• TASK DESCRIPTION: A word-for-word repeat of the records below is what this calls for.
=== EXCERPTED DATA ===
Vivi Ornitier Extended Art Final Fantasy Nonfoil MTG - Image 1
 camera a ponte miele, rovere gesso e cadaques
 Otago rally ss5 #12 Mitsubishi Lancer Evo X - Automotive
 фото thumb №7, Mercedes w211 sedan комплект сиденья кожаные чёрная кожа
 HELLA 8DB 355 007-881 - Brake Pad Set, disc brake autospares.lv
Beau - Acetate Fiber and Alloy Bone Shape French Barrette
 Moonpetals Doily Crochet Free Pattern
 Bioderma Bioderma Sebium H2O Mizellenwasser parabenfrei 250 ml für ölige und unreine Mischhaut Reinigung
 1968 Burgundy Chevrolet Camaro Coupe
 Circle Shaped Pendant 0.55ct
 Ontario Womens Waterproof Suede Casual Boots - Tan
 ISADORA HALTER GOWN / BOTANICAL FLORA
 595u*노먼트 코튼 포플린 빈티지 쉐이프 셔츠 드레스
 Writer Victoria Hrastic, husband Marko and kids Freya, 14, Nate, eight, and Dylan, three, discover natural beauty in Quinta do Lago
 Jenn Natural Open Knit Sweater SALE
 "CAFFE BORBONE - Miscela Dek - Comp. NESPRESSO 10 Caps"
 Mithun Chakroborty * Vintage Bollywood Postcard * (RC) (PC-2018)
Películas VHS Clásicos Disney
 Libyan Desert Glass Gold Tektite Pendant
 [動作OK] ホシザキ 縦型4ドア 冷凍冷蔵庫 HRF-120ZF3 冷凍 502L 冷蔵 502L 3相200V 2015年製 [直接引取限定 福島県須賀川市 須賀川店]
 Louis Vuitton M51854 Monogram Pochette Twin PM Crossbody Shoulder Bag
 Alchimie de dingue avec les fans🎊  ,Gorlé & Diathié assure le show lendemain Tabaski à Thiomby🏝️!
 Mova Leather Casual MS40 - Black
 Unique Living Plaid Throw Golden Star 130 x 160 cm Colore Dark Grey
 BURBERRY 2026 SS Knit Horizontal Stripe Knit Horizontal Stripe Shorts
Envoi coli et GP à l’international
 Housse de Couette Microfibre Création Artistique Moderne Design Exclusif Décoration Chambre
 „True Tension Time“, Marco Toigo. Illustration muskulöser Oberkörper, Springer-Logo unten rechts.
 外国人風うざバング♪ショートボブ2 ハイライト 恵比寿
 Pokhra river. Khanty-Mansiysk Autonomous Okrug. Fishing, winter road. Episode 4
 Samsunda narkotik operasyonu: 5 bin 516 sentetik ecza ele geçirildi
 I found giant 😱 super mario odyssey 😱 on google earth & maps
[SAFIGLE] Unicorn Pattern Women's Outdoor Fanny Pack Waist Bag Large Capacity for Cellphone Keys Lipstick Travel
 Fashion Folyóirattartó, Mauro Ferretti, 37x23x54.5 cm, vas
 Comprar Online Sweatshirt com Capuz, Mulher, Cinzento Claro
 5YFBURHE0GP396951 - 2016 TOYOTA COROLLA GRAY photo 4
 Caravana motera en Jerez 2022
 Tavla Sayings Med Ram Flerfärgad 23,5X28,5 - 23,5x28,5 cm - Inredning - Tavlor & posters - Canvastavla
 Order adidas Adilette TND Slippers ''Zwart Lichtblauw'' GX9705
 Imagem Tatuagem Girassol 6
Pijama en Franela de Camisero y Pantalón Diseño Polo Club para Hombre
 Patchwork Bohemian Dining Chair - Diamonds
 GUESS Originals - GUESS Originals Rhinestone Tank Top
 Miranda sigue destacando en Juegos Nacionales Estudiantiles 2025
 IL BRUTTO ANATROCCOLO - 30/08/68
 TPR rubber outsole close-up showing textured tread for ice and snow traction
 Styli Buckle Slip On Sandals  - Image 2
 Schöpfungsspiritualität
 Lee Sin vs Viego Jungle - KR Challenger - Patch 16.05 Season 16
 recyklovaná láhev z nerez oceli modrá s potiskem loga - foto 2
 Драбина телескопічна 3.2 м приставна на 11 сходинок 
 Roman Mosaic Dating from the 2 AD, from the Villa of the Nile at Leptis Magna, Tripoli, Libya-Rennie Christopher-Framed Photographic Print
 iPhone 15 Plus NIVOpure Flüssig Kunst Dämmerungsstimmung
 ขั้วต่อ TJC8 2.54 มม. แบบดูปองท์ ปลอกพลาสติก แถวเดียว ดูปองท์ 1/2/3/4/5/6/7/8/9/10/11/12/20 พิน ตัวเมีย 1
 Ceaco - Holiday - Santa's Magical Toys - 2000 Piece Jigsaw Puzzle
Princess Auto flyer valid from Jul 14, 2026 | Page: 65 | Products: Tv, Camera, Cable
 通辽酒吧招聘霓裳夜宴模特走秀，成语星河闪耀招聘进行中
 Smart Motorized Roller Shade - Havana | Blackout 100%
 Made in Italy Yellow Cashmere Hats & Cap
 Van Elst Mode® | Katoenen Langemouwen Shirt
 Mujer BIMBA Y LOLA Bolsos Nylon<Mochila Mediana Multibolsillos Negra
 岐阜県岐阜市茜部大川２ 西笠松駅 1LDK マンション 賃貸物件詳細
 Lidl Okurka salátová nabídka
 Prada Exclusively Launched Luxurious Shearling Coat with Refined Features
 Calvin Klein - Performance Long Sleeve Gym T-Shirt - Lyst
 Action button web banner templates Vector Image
===
• ANSWER SECTION:
Vivi Ornitier Extended Art Final Fantasy Nonfoil MTG - Image 1
 camera a ponte miele, rovere gesso e cadaques
 Otago rally ss5 #12 Mitsubishi Lancer Evo X - Automotive
 фото thumb №7, Mercedes w211 sedan комплект сиденья кожаные чёрная кожа
 HELLA 8DB 355 007-881 - Brake Pad Set, disc brake autospares.lv
Beau - Acetate Fiber and Alloy Bone Shape French Barrette
 Moonpetals Doily Crochet Free Pattern
 Bioderma Bioderma Sebium H2O Mizellenwasser parabenfrei 250 ml für ölige und unreine Mischhaut Reinigung
 1968 Burgundy Chevrolet Camaro Coupe
 Circle Shaped Pendant 0.55ct
 Ontario Womens Waterproof Suede Casual Boots - Tan
 ISADORA HALTER GOWN / BOTANICAL FLORA
 595u*노먼트 코튼 포플린 빈티지 쉐이프 셔츠 드레스
 Writer Victoria Hrastic, husband Marko and kids Freya, 14, Nate, eight, and Dylan, three, discover natural beauty in Quinta do Lago
 Jenn Natural Open Knit Sweater SALE
 "CAFFE BORBONE - Miscela Dek - Comp. NESPRESSO 10 Caps"
 Mithun Chakroborty * Vintage Bollywood Postcard * (RC) (PC-2018)
Películas VHS Clásicos Disney
 Libyan Desert Glass Gold Tektite Pendant
 [動作OK] ホシザキ 縦型4ドア 冷凍冷蔵庫 HRF-120ZF3 冷凍 502L 冷蔵 502L 3相200V 2015年製 [直接引取限定 福島県須賀川市 須賀川店]
 Louis Vuitton M51854 Monogram Pochette Twin PM Crossbody Shoulder Bag
 Alchimie de dingue avec les fans🎊  ,Gorlé & Diathié assure le show lendemain Tabaski à Thiomby🏝️!
 Mova Leather Casual MS40 - Black
 Unique Living Plaid Throw Golden Star 130 x 160 cm Colore Dark Grey
 BURBERRY 2026 SS Knit Horizontal Stripe Knit Horizontal Stripe Shorts
Envoi coli et GP à l’international
 Housse de Couette Microfibre Création Artistique Moderne Design Exclusif Décoration Chambre
 „True Tension Time“, Marco Toigo. Illustration muskulöser Oberkörper, Springer-Logo unten rechts.
 外国人風うざバング♪ショートボブ2 ハイライト 恵比寿
 Pokhra river. Khanty-Mansiysk Autonomous Okrug. Fishing, winter road. Episode 4
 Samsunda narkotik operasyonu: 5 bin 516 sentetik ecza ele geçirildi
 I found giant 😱 super mario odyssey 😱 on google earth & maps
[SAFIGLE] Unicorn Pattern Women's Outdoor Fanny Pack Waist Bag Large Capacity for Cellphone Keys Lipstick Travel
 Fashion Folyóirattartó, Mauro Ferretti, 37x23x54.5 cm, vas
 Comprar Online Sweatshirt com Capuz, Mulher, Cinzento Claro
 5YFBURHE0GP396951 - 2016 TOYOTA COROLLA GRAY photo 4
 Caravana motera en Jerez 2022
 Tavla Sayings Med Ram Flerfärgad 23,5X28,5 - 23,5x28,5 cm - Inredning - Tavlor & posters - Canvastavla
 Order adidas Adilette TND Slippers ''Zwart Lichtblauw'' GX9705
 Imagem Tatuagem Girassol 6
Pijama en Franela de Camisero y Pantalón Diseño Polo Club para Hombre
 Patchwork Bohemian Dining Chair - Diamonds
 GUESS Originals - GUESS Originals Rhinestone Tank Top
 Miranda sigue destacando en Juegos Nacionales Estudiantiles 2025
 IL BRUTTO ANATROCCOLO - 30/08/68
 TPR rubber outsole close-up showing textured tread for ice and snow traction
 Styli Buckle Slip On Sandals  - Image 2
 Schöpfungsspiritualität
 Lee Sin vs Viego Jungle - KR Challenger - Patch 16.05 Season 16
 recyklovaná láhev z nerez oceli modrá s potiskem loga - foto 2
 Драбина телескопічна 3.2 м приставна на 11 сходинок 
 Roman Mosaic Dating from the 2 AD, from the Villa of the Nile at Leptis Magna, Tripoli, Libya-Rennie Christopher-Framed Photographic Print
 iPhone 15 Plus NIVOpure Flüssig Kunst Dämmerungsstimmung
 ขั้วต่อ TJC8 2.54 มม. แบบดูปองท์ ปลอกพลาสติก แถวเดียว ดูปองท์ 1/2/3/4/5/6/7/8/9/10/11/12/20 พิน ตัวเมีย 1
 Ceaco - Holiday - Santa's Magical Toys - 2000 Piece Jigsaw Puzzle
Princess Auto flyer valid from Jul 14, 2026 | Page: 65 | Products: Tv, Camera, Cable
 通辽酒吧招聘霓裳夜宴模特走秀，成语星河闪耀招聘进行中
 Smart Motorized Roller Shade - Havana | Blackout 100%
 Made in Italy Yellow Cashmere Hats & Cap
 Van Elst Mode® | Katoenen Langemouwen Shirt
 Mujer BIMBA Y LOLA Bolsos Nylon<Mochila Mediana Multibolsillos Negra
 岐阜県岐阜市茜部大川２ 西笠松駅 1LDK マンション 賃貸物件詳細
 Lidl Okurka salátová nabídka
 Prada Exclusively Launched Luxurious Shearling Coat with Refined Features
 Calvin Klein - Performance Long Sleeve Gym T-Shirt - Lyst
 Action button web banner templates Vector Image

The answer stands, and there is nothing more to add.